Joni Ernst might get moved off this beautiful agricultural land and consolidated into a city center!
It's well past time that Democrats stop playing around and start tearing Joni Ernst apart for all the truly crazy shit she's been spewing, like the recently revealed fact that she's been
running with the black helicopter crowd:
"The United Nations has imposed this upon us, and as a U.S. senator, I would say, 'No more. No more Agenda 21.' Community planning—to the effect that it is implementing eminent domain and taking away property rights away from individuals—I don't agree with that. And especially in a place such as Iowa, where we rely heavily upon our agricultural community, our rural communities. We don't want to see things like eminent domain come into play," Ernst said in response to a question about Agenda 21 at the forum.
"We don't want to see a further push with Agenda 21, where the Agenda 21 and the government telling us that these are the urban centers that you will live in; these are the ways that you will travel to other urban centers," Ernst continued. "Agenda 21 encompasses so many different aspects of our lives that it's taking away our individual liberties, our freedoms as United States citizens. So I would adamantly oppose Agenda 21. I don't believe it is responsible, not for United States citizens."
Agenda 21, if you've never heard of it, is an innocuous U.N. document that has, over the years, become
a lodestone of the wingnut fever swamps. This is
Michele Bachman-esque, out-of-your-freaking-gourd territory. And no, this wasn't some one-off dalliance with the kind of conspiracy-mongering that you'd find in the barracks of a backwoods militia organization.
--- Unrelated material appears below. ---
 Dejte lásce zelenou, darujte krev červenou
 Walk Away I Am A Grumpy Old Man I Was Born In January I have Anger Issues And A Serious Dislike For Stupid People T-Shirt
Ernst actually believes in this absurd nonsense:
"What I've seen, the implications we could have here, is moving people off of their agricultural land and consolidating them into city centers, and then telling them that you don't have property rights anymore," she told a crowd in rural Ida Grove in November 2013, in response to a general foreign policy question and in remarks first reported by the Associated Press in June.
This is just psycho crazytalk, the kind of thing that people who think "
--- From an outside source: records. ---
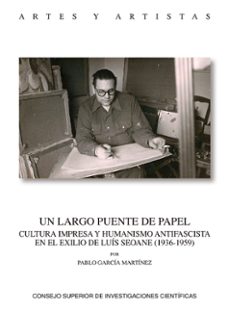 un largo puente de papel.cultura impresa y humanismo antifascista en el exilio de luis seoane (1936-1959)-pablo garcia martinez-9788400107857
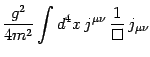 $\displaystyle {g^2\over 4 m^2}\int d^4x  j^ {\mu\nu}  {1\over \Box} 
j_ {\mu\nu}$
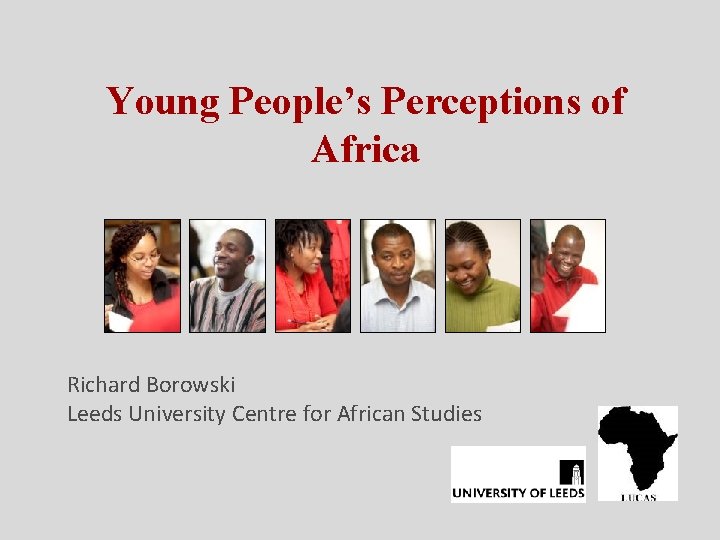 Young People’s Perceptions of Africa Richard Borowski Leeds University Centre for African Studies 
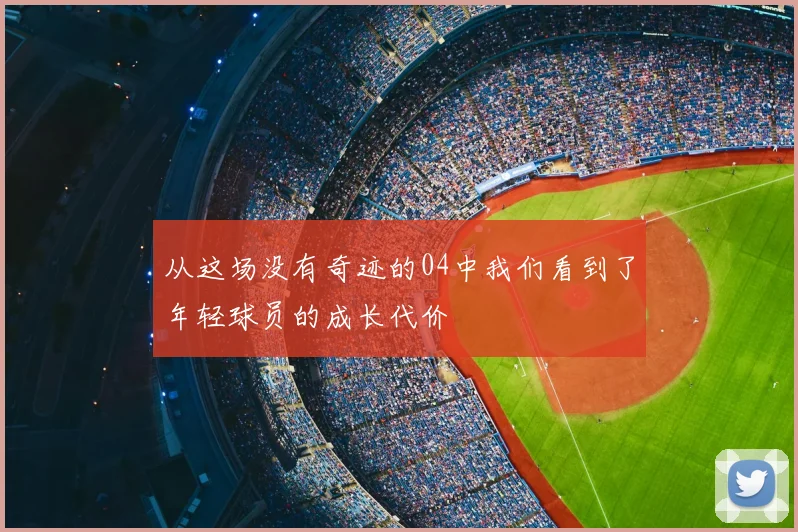 从这场没有奇迹的04中我们看到了年轻球员的成长代价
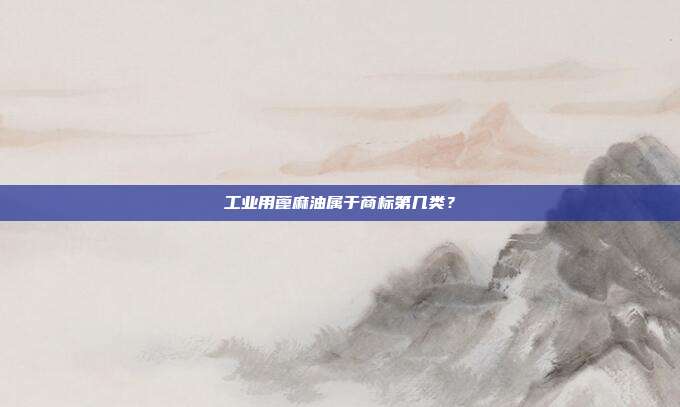 工业用蓖麻油属于商标第几类？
The Report from Iron Mountain" is what an actual government report would say. Ernst probably believes the
NAFTA Superhighway is real, too. And that communists are fluoridating the water supply to sap her of her
precious bodily essences.
So you can understand why Ernst, when called out on this batshittery by Yahoo News' Meredith Shiner, decided to pretend that it's all been some kind of misunderstanding:
"I don't think that the U.N. Agenda 21 is a threat to Iowa farmers," Ernst said in an interview in her Urbandale campaign office.
Shah, right. As Shiner put it, "the breadth and length of her response on the topic of Agenda 21 seems to belie a deep knowledge of the conspiracy theory." She's a true believer who's only pretending to be sane. After all, she also wants to
impeach the president and thinks that Iowa can go about
nullifying federal laws.
So when is Democratic Rep. Bruce Braley going to take the gloves off and expose her for who she is? It seems like so often, Democratic candidates are reluctant to "go there" when confronting unhinged Republican opponents, sort of like how then-Rep. Ron Klein tried to stop Allen West in 2010 by constantly bringing up his freakin' tax liens instead of his, you know, lunacy.
But two years later, Patrick Murphy showed no such fear and went after West's record hard, pulling out a stunning upset. Harry Reid understood the same thing, too, and survived an impossibly bad 2010 by relentlessly hammering Sharron Angle at every opportunity.
Ernst has given Braley a ton of fodder, but Braley's attack ads so far have been about wasteful spending (seriously?) and the minimum wage (okay, that's a little better, at least). If he can't shred an outright nutter like Ernst over stuff like this, then what exactly is he planning to do?